Internship at the Embassy in Budapest, during the elections and in a building with a rich history

In March to May this year, in addition to an Erasmus at ELTE, I also completed an internship at the Embassy of the Czech Republic in Budapest. Although I worked at the political and economic section, I was also involved in tasks pertaining to history: the Embassy website had to be updated to include the history of the building, and I was involved in the organization of the first debate on the history of Czech-Hungarian relations, which we organized for the centenary of the purchase of the building by Czechoslovakia. After several online internships, this internship was packed with personal encounters, events and experiences that I would like to share in the following thematic sections. 

History

Sitting in my office with the Czech flag flying outside my window, I can't help feeling that I am in a historical novel. I am working in a palace built at the end of the nineteenth century by Count Jenő Zichy to house his extensive ethnographic collections. Exactly one hundred years ago, in June 1922, after a long selection process, it was purchased as the first seat of the Czechoslovak embassy in Hungary by Hugo Vavrečka, the first ambassador, grandfather of Václav Havel and later director of the Baťa factories. On my desk, I have books by Czech historians to help me find out what happened in March 1938, when the palace changed hands and brave diplomats suddenly became, in the eyes of others, not representatives of Czechoslovakia but just private individuals who stayed behind to hand over the house. While experienced and known military diplomats often returned to their homeland only to fall into the hands of the Gestapo, the greatest heroes remained working at the embassy unnoticed.

Politics

I started my internship a few weeks before the Hungarian parliamentary elections, so I had the opportunity to meet Czech observers in the OSCE, and learn from them what it is like to be part of an international observer mission, how the Hungarian electoral system works, and how one can become an observer.

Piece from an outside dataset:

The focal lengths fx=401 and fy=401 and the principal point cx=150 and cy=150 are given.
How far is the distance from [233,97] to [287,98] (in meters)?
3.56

There are few diplomats at the embassy, but as employees of the MFA they have colleagues all over the world, who are experts in their regions. Therefore, they can call other embassies at any time with a specific question, and they also receive internal reports from them, which I was able to contribute to. In our reports from Budapest to Prague and to other embassies, we reported on political developments and analysed them. We had to explain, for example, the outcome of the elections. In order to have something to write about, I went to conferences for diplomats and international journalists, online and in-person debates, and tried to report mainly on nuances that might not be clear from the international press.

Evaluation

Thanks to the fact that I have been learning Hungarian for three years now and I have been able to look into Hungarian literature, culture and history in my courses at UCL, it has been very interesting for me to get to know the personalities of Hungarian-Czech relations. I met, for example, the Czech-speaking Hungarian historian Daniel Miklós, who has published works on the Czechs who fled through Hungary in 1939-1941, and the interpreter and translator László Kovács. I also participated in the ambassador's meeting with Czech students of Hungarian studies, and thus discovered that the field in which I was almost the only student at UCL is important from a Czech perspective: Hungary is almost a neighbouring country, a country of similar size and Central European mentality, but isolated and therefore unknown to us, even exotic. This sad fact is due to the language barrier, unresolved historical issues, and also its own politics. For the first time in several years, no one wondered why I was learning Hungarian :), but it was a useful skill and working at the embassy was a motivation for me to develop it.

I am grateful that, thanks to the support of The Kellner Family Foundation, I can do unpaid but very interesting internships abroad, and I would like to encourage all of you who have read this far to contact embassies wherever you are. At both of the embassies where I have interned so far (London and Budapest), the hours were flexible and the part-time internship was therefore manageable while studying. Don't be put off by the fact that the internship offer is not advertised, contact the embassy well in advance and I am sure you will enjoy the internship.